### Task to complete
Rewrite the Lynx character set text starting at "Sub-headings within this" and ending at "For Asian (CJK)", putting "screen" in place of "terminal".

### Extract
Character sets

Sub-headings within this document:


CHARACTER_SET

# CHARACTER_SET defines the display character set, i.e., assumed to be
# installed on the user's terminal.  It determines which characters or strings
# will be used to represent 8-bit character entities within HTML.  New
# character sets may be defined as explained in the README files of the
# src/chrtrans directory in the Lynx source code distribution.  For Asian (CJK)
# character sets, it also determines how Kanji code will be handled.  The
# default is defined in userdefs.h and can be changed here or via the
# 'o'ptions menu.  The 'o'ptions menu setting will be stored in the user's RC
# file whenever those settings are saved, and thereafter will be used as the
# default.  For Lynx a "character set" has two names:  a MIME name (for
# recognizing properly labeled charset parameters in HTTP headers etc.), and a
# human-readable string for the 'O'ptions Menu (so you may find info about
# language or group of languages besides MIME name).  Not all 'human-readable'
# names correspond to exactly one valid MIME charset (example is "Chinese");
# in that case an appropriate valid (and more specific) MIME name should be
# used where required.  Well-known synonyms are also processed in the code.
#
# Raw (CJK) mode
#
# Lynx normally translates characters from a document's charset to display
# charset, using ASSUME_CHARSET value (see below) if the document's charset
# is not specified explicitly.  Raw (CJK) mode is OFF for this case.
# When the document charset is specified explicitly, that charset
# overrides any assumption like ASSUME_CHARSET or raw (CJK) mode.

### Given information

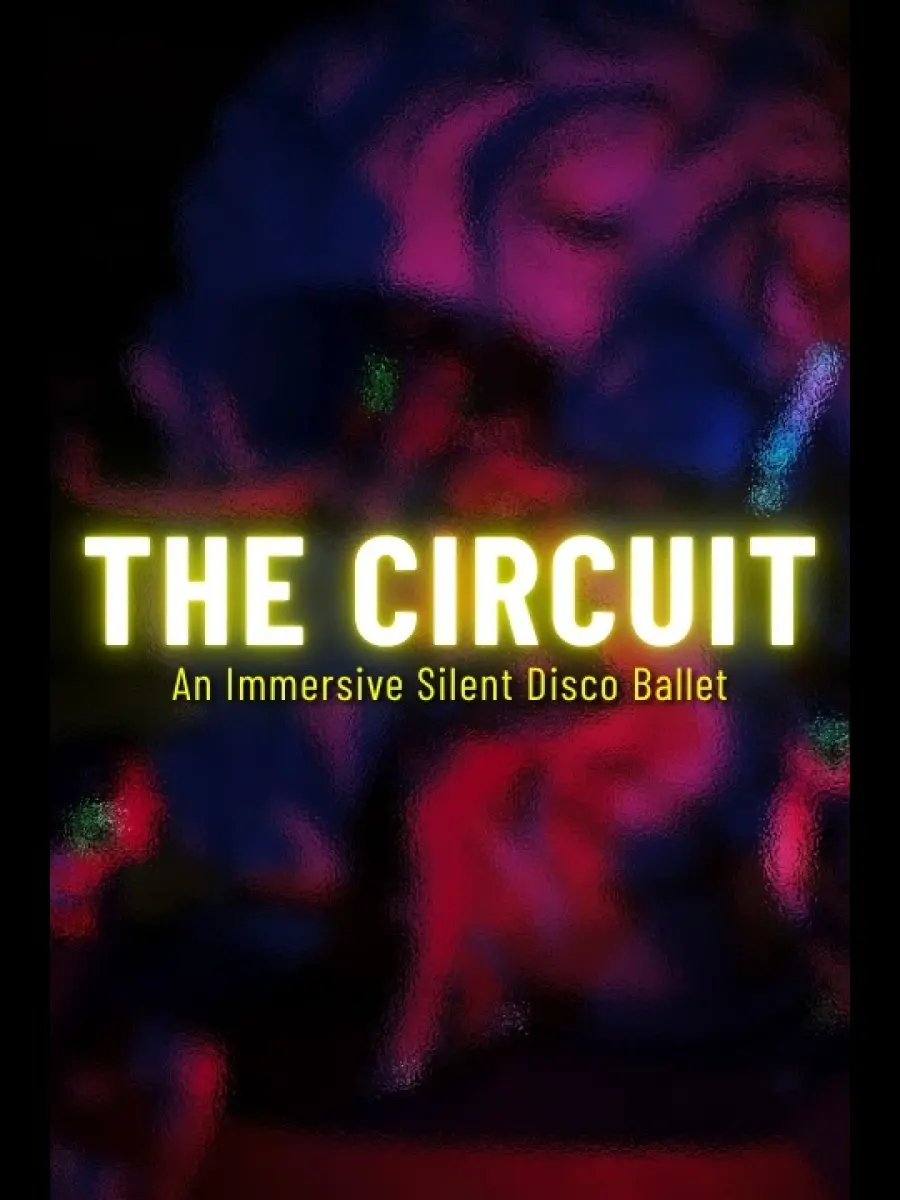 The Circuit: An Immersive Silent Disco Ballet (NYC)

### Solution to the problem
Sub-headings within this document:


CHARACTER_SET

# CHARACTER_SET defines the display character set, i.e., assumed to be
# installed on the user's screen.  It determines which characters or strings
# will be used to represent 8-bit character entities within HTML.  New
# character sets may be defined as explained in the README files of the
# src/chrtrans directory in the Lynx source code distribution.  For Asian (CJK)